Lanier's companions were isolation and discrimination. But he had a secret weapon. "I studied harder than everyone else in that school," he told me. "Those other boys were there for themselves. If one of them flunked out, it was his problem and his alone. But I had the future of black Sailors to think about. If I didn't make it, the next black man would have it ten times as hard."

Another man in his situation might have become bitter and disillusioned. Lanier buckled down and worked harder, determined to prove that a black man could excel in a technical rating. His hard work paid off. In 1957, he became the first African American Sonar Technician in the United States Navy.

Following Sonar School, he reported to a destroyer, USS Bailey (DD-713). When he arrived on the quarterdeck, the Officer of the Deck tried to send him down to the Steward's berthing, with the rest of the black Sailors. Lanier shook his head, presented his written orders, and said proudly, "No Sir! I'm not a Steward's Mate. I'm your new Sonar Technician."

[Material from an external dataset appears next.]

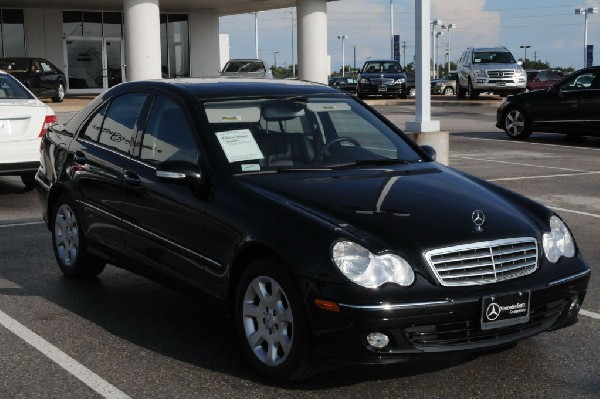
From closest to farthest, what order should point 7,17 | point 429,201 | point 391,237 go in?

Lanier went on to tell me at length about some of the things he did afterward to demonstrate his technical abilities to a disbelieving Navy. I'd love to print them all here, but this column has already grown too long. Let me just say that the Navy did begin to change, and the Lanier Phillips was one of the catalysts. He didn't restrict his efforts to the Navy, either. In 1965, four years after his retirement from the Navy, he marched with Dr. Martin Luther King Jr. at Selma, Alabama. As a civilian technician, Lanier went on to work with EG&G and the ALVIN deep water submersible team, demonstrating time and again that an African American man can function at the absolute pinnacle of technical excellence.

Lanier is incredibly proud of today's Navy. He holds the Navy up as a model of what Equal Opportunity should look like. He's pleased to have had a hand in bringing it about. And, as he told me near the end of our interview, "That's not too bad for a guy who started out shining shoes."